Assignment → Each line below that holds the word "family" counts once. Say how many such lines there are, and no more.

Source data →

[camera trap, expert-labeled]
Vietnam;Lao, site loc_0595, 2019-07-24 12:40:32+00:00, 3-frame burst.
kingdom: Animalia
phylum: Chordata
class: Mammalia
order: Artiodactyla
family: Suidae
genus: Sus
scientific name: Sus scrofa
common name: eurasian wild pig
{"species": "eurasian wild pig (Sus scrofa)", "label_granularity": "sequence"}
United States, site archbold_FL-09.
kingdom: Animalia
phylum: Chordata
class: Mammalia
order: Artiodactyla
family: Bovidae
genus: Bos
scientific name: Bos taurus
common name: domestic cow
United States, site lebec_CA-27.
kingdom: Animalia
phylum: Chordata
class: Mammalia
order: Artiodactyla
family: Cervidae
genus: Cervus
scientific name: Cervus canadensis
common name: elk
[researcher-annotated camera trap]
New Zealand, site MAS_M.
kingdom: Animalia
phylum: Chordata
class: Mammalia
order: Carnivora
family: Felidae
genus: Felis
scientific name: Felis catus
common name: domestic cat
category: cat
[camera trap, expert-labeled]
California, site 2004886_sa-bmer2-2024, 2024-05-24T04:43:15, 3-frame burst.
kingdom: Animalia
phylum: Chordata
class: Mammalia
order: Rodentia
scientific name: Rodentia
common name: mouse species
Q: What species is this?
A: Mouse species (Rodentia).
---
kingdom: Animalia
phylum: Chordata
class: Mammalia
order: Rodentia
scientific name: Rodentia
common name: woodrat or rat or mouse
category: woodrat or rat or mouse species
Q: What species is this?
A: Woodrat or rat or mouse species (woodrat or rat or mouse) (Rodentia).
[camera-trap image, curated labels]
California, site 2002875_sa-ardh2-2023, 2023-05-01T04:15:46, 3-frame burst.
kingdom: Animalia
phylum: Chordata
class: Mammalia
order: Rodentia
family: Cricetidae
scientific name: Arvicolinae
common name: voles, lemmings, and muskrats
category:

Solution → 5